WASHINGTON — The upper stage of a Vega rocket malfunctioned minutes after liftoff Nov. 16 from French Guiana, causing the loss of two satellites in the rocket’s second failure in its last three launches.
The Vega rocket lifted off from the spaceport in Kourou, French Guiana, at 8:53 p.m. Eastern on a mission designated VV17 by Arianespace. The initial phases of the launch appeared to go well, but observers noted that the rocket appeared to diverge from its planned trajectory during the first burn of the rocket’s Avum upper stage.
Two hours after launch, Arianespace confirmed that the launch had failed. “Eight minutes after liftoff of Vega mission VV17, following the first ignition of the engine of the Avum upper stage, a deviation of trajectory was identified, entailing the loss of the mission,” the company said in a statement. “Telemetry data analyses are in progress to determine the cause of this failure.”
The company didn’t disclose other details about the failure, but said it would hold a briefing Nov. 17 to provide more information.
Avum is a liquid-propellant upper stage used to insert the payloads into orbit and then perform maneuvers. On this launch, Avum was scheduled to perform five burns over an hour and 45 minutes as it deployed its payload of two satellites.
The upper stage is integrated by Avio, the prime contractor for Vega.

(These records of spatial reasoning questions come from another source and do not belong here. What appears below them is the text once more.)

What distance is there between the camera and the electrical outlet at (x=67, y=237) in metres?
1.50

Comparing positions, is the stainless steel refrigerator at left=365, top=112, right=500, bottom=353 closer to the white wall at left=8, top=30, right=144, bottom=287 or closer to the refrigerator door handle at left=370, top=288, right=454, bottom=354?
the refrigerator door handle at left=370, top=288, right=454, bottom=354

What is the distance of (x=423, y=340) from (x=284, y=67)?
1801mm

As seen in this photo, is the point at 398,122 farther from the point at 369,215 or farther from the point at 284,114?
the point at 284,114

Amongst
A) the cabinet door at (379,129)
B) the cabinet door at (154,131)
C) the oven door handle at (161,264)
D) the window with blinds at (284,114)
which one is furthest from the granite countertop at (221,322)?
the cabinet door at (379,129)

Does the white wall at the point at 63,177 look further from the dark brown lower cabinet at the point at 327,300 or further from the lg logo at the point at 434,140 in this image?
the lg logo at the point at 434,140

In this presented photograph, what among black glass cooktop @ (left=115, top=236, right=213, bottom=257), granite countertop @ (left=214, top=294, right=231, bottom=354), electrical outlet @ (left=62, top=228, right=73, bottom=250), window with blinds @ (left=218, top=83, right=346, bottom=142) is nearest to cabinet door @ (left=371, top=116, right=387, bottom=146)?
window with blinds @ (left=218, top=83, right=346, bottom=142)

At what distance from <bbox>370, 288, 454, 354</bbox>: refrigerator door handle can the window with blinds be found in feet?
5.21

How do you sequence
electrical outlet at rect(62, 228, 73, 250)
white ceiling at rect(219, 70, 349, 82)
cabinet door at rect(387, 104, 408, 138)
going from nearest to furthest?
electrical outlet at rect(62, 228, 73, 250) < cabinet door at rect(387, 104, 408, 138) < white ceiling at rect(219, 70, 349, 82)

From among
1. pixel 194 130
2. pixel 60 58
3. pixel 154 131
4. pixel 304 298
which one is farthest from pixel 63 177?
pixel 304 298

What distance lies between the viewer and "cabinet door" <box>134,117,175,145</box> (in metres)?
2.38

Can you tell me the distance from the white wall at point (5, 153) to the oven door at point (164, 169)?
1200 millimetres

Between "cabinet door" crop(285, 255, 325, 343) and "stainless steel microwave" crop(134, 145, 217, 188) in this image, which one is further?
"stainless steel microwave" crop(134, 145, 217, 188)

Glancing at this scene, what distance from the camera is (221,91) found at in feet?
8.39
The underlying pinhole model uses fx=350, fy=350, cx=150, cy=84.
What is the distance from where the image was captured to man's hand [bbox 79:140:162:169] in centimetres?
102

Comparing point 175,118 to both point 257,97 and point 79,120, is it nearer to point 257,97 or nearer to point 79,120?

The structure is provided by Airbus Defence and Space and the propulsion system by Ukrainian company Yuzhnoye.
The failure is the second in three launches for Vega, after its first 14 launches were all successful. A launch in July 2019 carrying an imaging satellite for the United Arab Emirates was lost because of a structural failure in the rocket’s solid-fuel second stage.
Vega did not return to flight until Sept. 2, when the VV16 mission launched 53 smallsats on a dedicated rideshare mission. The rocket’s return was delayed for months by the closure of the Kourou spaceport during the coronavirus pandemic, and then because of unfavorable weather.
Lost in the launch failure were two European research satellites. The 750-kilogram SEOSAT-Ingenio, billed as Spain’s first Earth observation satellite, was built by Airbus Defence and Space to provide wide-field imagery for civil applications. The 175-kilogram TARANIS, or Tool for the Analysis of RAdiation from lightNIng and Sprites, was built by the French space agency CNES to study electromagnetic phenomena in the upper atmosphere created by thunderstorms.
Prior to this failure, the next Vega launch, VV18, was scheduled for early 2021, carrying the Pléiades-Neo 1 imaging satellite and a set of smallsat secondary payloads.